_PROBLEM STATEMENT_: Give every line of the items below as a numbered list, leaving out the blank lines.

_LISTED ENTRIES_:
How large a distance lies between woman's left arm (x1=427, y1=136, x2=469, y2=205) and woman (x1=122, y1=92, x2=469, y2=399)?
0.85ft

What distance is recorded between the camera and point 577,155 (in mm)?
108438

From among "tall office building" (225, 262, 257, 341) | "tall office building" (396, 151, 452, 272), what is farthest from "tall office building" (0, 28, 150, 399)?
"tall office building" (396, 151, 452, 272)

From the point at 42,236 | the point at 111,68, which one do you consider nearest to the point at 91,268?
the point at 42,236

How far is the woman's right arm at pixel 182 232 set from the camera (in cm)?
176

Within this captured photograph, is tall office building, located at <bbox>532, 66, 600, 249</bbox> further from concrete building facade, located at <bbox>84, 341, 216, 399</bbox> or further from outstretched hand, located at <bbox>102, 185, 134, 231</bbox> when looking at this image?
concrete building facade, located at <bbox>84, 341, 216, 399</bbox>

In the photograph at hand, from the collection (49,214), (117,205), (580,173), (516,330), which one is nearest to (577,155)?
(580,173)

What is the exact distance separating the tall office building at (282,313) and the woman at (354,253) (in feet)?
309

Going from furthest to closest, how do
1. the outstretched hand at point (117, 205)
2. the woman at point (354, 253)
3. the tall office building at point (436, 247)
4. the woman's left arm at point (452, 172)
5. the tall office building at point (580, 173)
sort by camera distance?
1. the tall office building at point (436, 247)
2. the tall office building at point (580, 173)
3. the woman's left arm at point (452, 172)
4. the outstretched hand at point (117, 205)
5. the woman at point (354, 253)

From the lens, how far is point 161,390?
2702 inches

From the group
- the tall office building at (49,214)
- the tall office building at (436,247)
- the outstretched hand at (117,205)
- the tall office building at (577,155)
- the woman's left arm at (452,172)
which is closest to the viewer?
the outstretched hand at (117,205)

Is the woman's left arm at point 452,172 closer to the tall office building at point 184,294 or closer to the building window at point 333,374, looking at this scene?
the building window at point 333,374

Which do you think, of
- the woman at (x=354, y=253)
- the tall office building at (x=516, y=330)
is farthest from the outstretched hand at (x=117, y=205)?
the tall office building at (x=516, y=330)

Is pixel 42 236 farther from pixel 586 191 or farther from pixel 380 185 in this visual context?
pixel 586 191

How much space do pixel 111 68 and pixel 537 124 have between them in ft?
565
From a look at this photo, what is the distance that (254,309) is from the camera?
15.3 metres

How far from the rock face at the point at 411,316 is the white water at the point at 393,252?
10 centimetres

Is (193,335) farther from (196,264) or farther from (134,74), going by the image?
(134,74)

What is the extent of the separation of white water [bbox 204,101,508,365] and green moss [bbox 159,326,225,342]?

_TASK RESULT_:
1. How large a distance lies between woman's left arm (x1=427, y1=136, x2=469, y2=205) and woman (x1=122, y1=92, x2=469, y2=399)?
2. 0.85ft
3. What distance is recorded between the camera and point 577,155 (in mm)?
4. 108438
5. From among "tall office building" (225, 262, 257, 341) | "tall office building" (396, 151, 452, 272), what is farthest from "tall office building" (0, 28, 150, 399)?
6. "tall office building" (396, 151, 452, 272)
7. From the point at 42,236 | the point at 111,68, which one do you consider nearest to the point at 91,268?
8. the point at 42,236
9. How far is the woman's right arm at pixel 182 232 set from the camera (in cm)?
10. 176
11. Within this captured photograph, is tall office building, located at <bbox>532, 66, 600, 249</bbox> further from concrete building facade, located at <bbox>84, 341, 216, 399</bbox> or further from outstretched hand, located at <bbox>102, 185, 134, 231</bbox> when looking at this image?
12. concrete building facade, located at <bbox>84, 341, 216, 399</bbox>
13. In the photograph at hand, from the collection (49,214), (117,205), (580,173), (516,330), which one is nearest to (577,155)?
14. (580,173)
15. What is the exact distance separating the tall office building at (282,313) and the woman at (354,253) (in feet)?
16. 309
17. Going from furthest to closest, how do
18. 1. the outstretched hand at point (117, 205)
19. 2. the woman at point (354, 253)
20. 3. the tall office building at point (436, 247)
21. 4. the woman's left arm at point (452, 172)
22. 5. the tall office building at point (580, 173)
23. sort by camera distance?
24. 1. the tall office building at point (436, 247)
25. 2. the tall office building at point (580, 173)
26. 3. the woman's left arm at point (452, 172)
27. 4. the outstretched hand at point (117, 205)
28. 5. the woman at point (354, 253)
29. From the lens, how far is point 161,390?
30. 2702 inches
31. From the group
32. - the tall office building at (49,214)
33. - the tall office building at (436,247)
34. - the outstretched hand at (117,205)
35. - the tall office building at (577,155)
36. - the woman's left arm at (452,172)
37. which is closest to the viewer?
38. the outstretched hand at (117,205)
39. Is the woman's left arm at point 452,172 closer to the tall office building at point 184,294 or closer to the building window at point 333,374, looking at this scene?
40. the building window at point 333,374
41. Which do you think, of
42. - the woman at (x=354, y=253)
43. - the tall office building at (x=516, y=330)
44. is farthest from the outstretched hand at (x=117, y=205)?
45. the tall office building at (x=516, y=330)
46. Is pixel 42 236 farther from pixel 586 191 or farther from pixel 380 185 in this visual context?
47. pixel 586 191
48. How much space do pixel 111 68 and pixel 537 124 have between them in ft?
49. 565
50. From a look at this photo, what is the distance that (254,309) is from the camera?
51. 15.3 metres
52. How far from the rock face at the point at 411,316 is the white water at the point at 393,252?
53. 10 centimetres
54. Is (193,335) farther from (196,264) or farther from (134,74), going by the image?
55. (134,74)
56. What is the extent of the separation of white water [bbox 204,101,508,365] and green moss [bbox 159,326,225,342]?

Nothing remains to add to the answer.